*Exercise description:* Among the entries below, retype exactly the lines starting with the one with "Pharmacy Technician Certification" and going on through the one with "Faith is the", but not the pictures.

===== Information provided

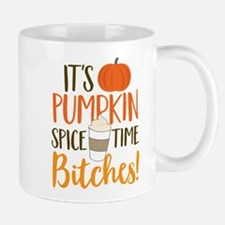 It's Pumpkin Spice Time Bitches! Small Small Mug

==========
===== Information provided

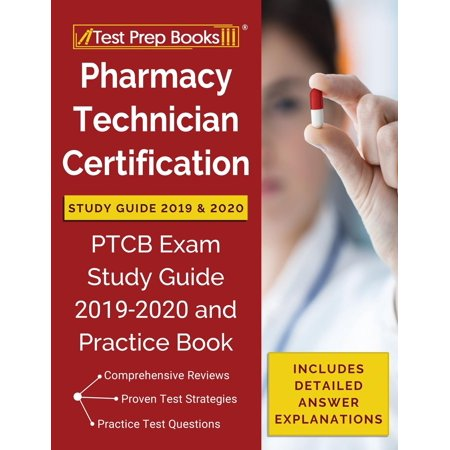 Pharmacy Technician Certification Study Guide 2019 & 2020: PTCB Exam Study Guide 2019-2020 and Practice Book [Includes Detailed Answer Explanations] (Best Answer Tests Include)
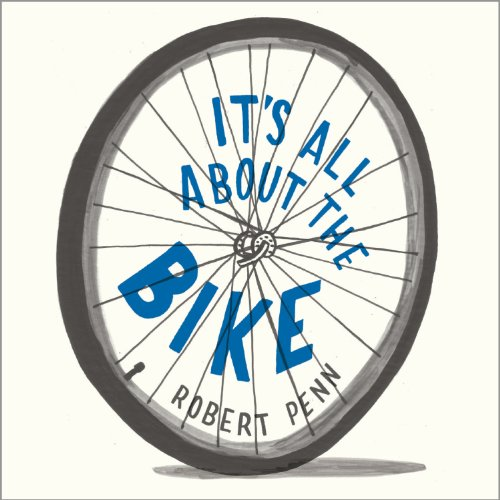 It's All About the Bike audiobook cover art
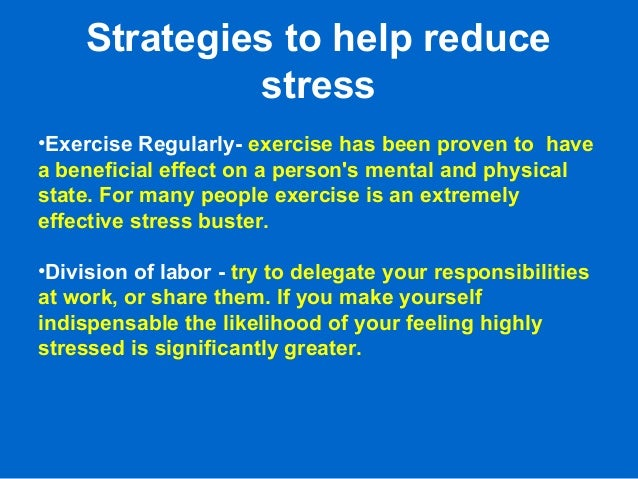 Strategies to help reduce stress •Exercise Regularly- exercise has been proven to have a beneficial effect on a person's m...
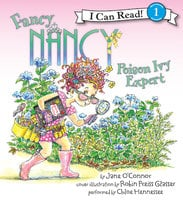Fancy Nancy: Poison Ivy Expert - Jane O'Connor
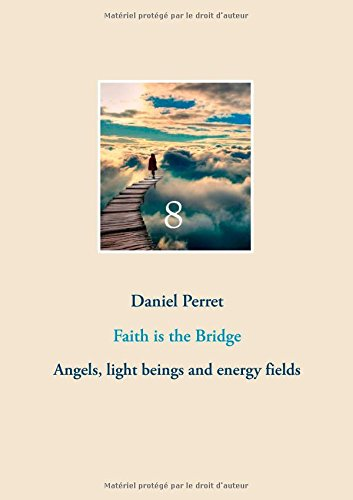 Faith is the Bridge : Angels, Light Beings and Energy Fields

==========
===== Information provided

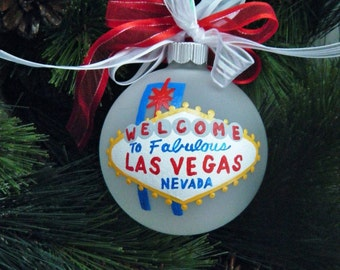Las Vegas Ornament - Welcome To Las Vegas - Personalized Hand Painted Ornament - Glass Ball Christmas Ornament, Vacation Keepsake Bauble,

==========

*Expected output:*
 Pharmacy Technician Certification Study Guide 2019 & 2020: PTCB Exam Study Guide 2019-2020 and Practice Book [Includes Detailed Answer Explanations] (Best Answer Tests Include)
 It's All About the Bike audiobook cover art
 Strategies to help reduce stress •Exercise Regularly- exercise has been proven to have a beneficial effect on a person's m...
Fancy Nancy: Poison Ivy Expert - Jane O'Connor
 Faith is the Bridge : Angels, Light Beings and Energy Fields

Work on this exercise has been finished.